India at a Snail’s Pace

India at a Snail's Pace

Land snails (Mollusca: Gastropoda) suffer from the largest number of documented extinctions by respect with taxa. Little information is available on these threatened invertebrates inhibiting the molluscan conservation and ecology. A recent study from researchers Sandeep Sen , Dr. Ravikanth, and Dr. Aravind at the Ashoka Trust for Research in Ecology and the Environment (ATREE) delves into this current problem and reviews the status, ecology and conservation strategies of land snails with particular interest to the hotspot Western Ghats of India (Sen et al. 2012).
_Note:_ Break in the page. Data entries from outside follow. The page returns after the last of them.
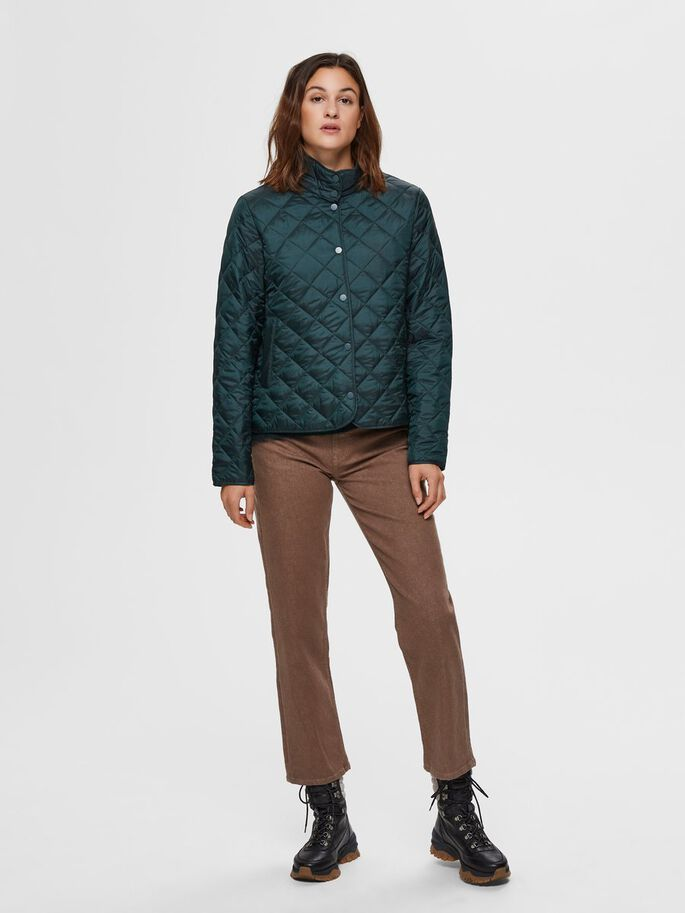 Selected Femme Plastic Change Quilted Jacket - Scarab
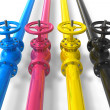 CMYK pipelines with valves — Stock Photo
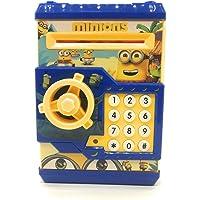 Funnytool Mini Piggy Bank Safe Box Money Coin ATM Bank Toy ATM Machine Kids Gift Money Box Digital Saving Boxes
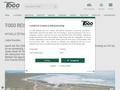 Togo Reisemobile GmbH & Co. KG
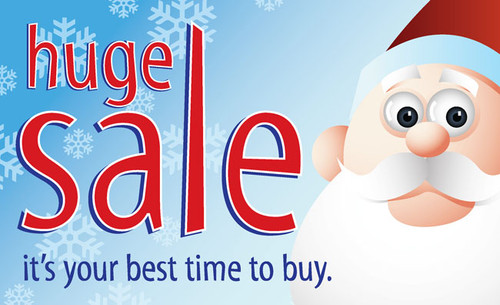 Holiday Sale Posters Style2100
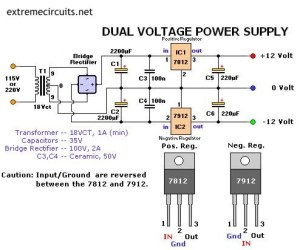 Dual Voltage Power Supply  ElectronicsLab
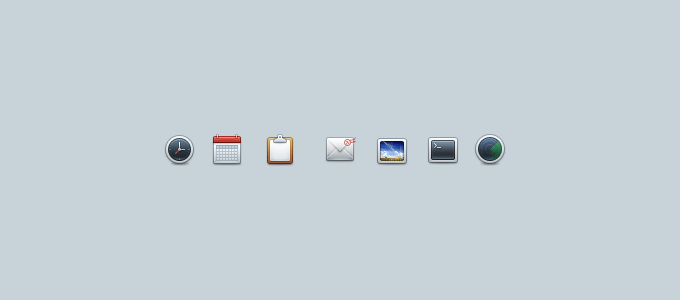 Citric Icons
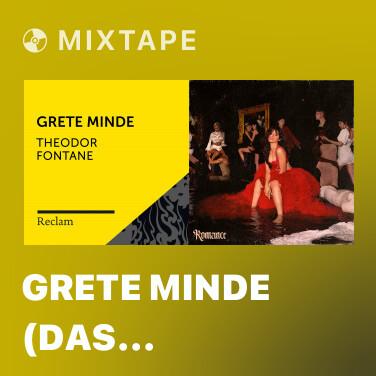 Radio Grete Minde (Das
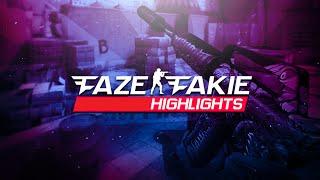 FaZe Fakie - CS:GO HIGHLIGHTS! #1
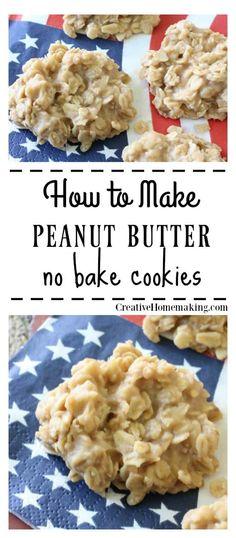 Peanut Butter No Bake, Peanut Butter Cookie Recipe, Peanut Butter Recipes, Oats Recipes, Cooking Recipes, Recipies, Fun Easy Recipes, Easy Cookie Recipes, Dessert Recipes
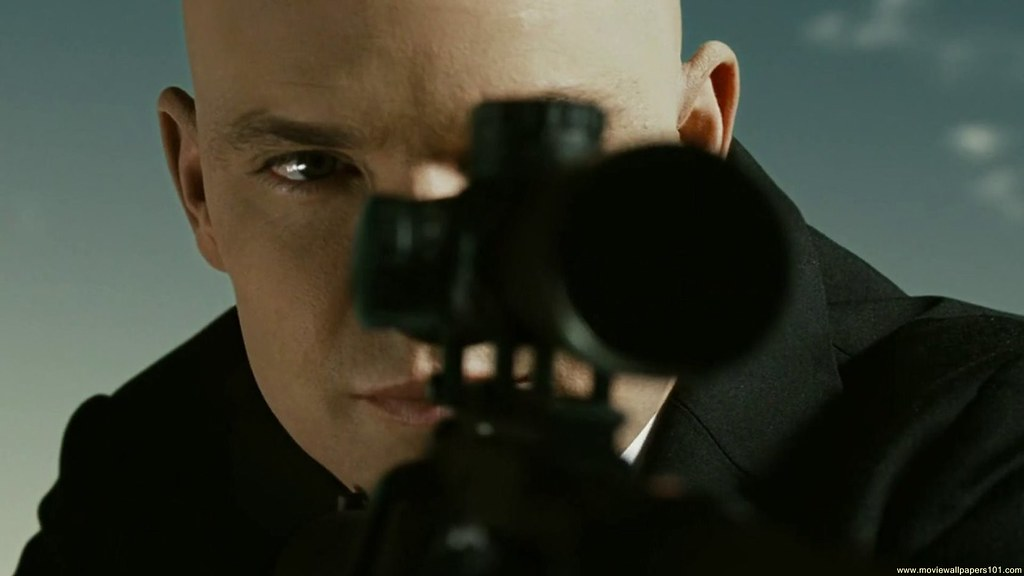 Hitman Agent 47 Movie Free Download Hitman Agent 47 Movie Flickr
Mollusca provide an important component in ecosystems. These include a nutrient recycling system in forests, a source of calcium in deficient habitats, and a prey source for other invertebrates, small mammals, reptiles, and birds. Land snails are also very sensitive to climate change making them indicators of certain ecological conditions. The hotspot Western Ghats of India harbors a dense population of 270 species of land snails. India seems absent in the world wide renewed interest in land snail research. Land snails have very limited range distributions with some endangered species’ ranges less than 5km2 and over half of terrestrial molluscs’ ranges less than 100km2. Sen and colleagues at ATREE reported that around 75% of land snails of the Western Ghats are limited to less than three concentrated locations within the geographic region. These restricted ranges and poor dispersal abilities reveal the vulnerability of these species. With little to no studies on the ecology and population status of the Indian land snails these ATREE researchers take on the appropriate study measures on land snail systematics in order to implement informed conservation measures.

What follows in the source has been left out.